On other hand, ASYNC mode is optimized for performance over accuracy of bug reports. The information about where the bug occurred is less precise, but ASYNC mode provides a low overhead detection mechanism for memory safety bugs. It is useful for production systems when performance is more important than detailed bug information.

The guide also lists a third mode called Asymmetric mode (ASYMM) that combines the benefits of SYNC and ASYNC modes. In asymmetric mode, read memory accesses are processed as SYNC, while write memory accesses are processed as ASYNC.

The guide explains the different ways MTE can be enabled in your project:

• Using the Android build system
• Using system properties
• Using an environment variable
• Using Android Manifest

Capturing and Interpreting a Bug Report

Once MTE has been enabled for use in your project, there are a few ways to capture the bug report. The bug report gives detailed information about the memory bug and identifies where it originated. The guide explains how the bug report can be captured:

• Using Developer Options in the Android device
• Using “adb bugreport“

Additionally, the guide showcases how to debug an application in Android Studio where MTE has been enabled from the Android Manifest. Android developers will find this method remarkably simple and straightforward, as when a memory safety bug causes a crash, the debugger takes you directly to the line immediately before the one responsible for the problem.

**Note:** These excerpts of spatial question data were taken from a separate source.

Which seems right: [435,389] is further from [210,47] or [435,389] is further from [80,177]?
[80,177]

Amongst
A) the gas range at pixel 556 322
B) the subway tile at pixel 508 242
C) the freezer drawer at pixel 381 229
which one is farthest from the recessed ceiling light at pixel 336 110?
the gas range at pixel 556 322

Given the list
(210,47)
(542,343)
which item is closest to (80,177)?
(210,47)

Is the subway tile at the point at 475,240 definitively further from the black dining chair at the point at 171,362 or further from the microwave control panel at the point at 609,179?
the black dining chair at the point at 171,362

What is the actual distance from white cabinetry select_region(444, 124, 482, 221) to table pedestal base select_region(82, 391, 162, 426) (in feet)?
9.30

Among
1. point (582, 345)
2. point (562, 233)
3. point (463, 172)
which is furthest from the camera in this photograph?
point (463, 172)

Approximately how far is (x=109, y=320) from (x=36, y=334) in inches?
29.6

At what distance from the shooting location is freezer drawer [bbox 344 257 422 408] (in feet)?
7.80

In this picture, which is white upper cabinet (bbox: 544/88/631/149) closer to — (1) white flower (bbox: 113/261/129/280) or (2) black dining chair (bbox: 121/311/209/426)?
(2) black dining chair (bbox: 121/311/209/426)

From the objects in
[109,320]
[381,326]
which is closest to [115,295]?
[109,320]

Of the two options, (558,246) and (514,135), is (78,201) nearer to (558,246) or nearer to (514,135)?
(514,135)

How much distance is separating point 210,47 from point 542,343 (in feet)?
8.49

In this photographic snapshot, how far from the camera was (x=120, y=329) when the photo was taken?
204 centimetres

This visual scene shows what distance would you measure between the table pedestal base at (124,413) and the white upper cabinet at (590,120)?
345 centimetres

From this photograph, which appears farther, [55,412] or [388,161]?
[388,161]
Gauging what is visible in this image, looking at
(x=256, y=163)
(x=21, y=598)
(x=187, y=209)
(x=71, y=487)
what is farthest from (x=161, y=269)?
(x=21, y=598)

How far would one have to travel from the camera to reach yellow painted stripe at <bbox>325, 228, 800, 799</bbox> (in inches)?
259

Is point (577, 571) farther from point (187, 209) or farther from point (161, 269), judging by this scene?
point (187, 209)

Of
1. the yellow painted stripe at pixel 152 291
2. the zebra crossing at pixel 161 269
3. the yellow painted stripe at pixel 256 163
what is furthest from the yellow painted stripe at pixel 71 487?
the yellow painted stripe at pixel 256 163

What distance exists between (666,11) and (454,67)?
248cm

Figure 3. Debugging with MTE enabled in Android Studio.

Advanced Users

The guide has a section targeting advanced users. Complex software products can implement their own memory management system to optimize memory usage and improve the performance of memory handling. In this case changes will need to be implemented in the memory management to guarantee that the memory used by MTE to store metadata on each memory allocation or deallocation is not used, and it is left exclusively for MTE purposes. This section covers Unity’s experience when implementing MTE in their own memory allocators.

Conclusions

2023 is the culmination of several years of work to introduce MTE into the Android Ecosystem. Several partners have joined the initial effort from Arm and Google in testing and validating MTE in their software development. We expect to see this year new production devices supporting MTE. The MTE User Guide for Android OS will allow developers to make the most of this new technology and improve the robustness and security of Android applications. This will also positively impact on the quality of user experience.

We expect MTE to initially become part of the software development process, improving the quality of released products. As this new technology spreads and the usage becomes wider, we also expect the use of MTE in production devices. Then final users will be able to enjoy the added security and stability of software developed with MTE, and to provide their feedback and contribute to detecting memory safety bugs when using Android applications.

Finally, as this new technology is increasingly used in software development, we will update this MTE User Guide with the feedback and experience of developers.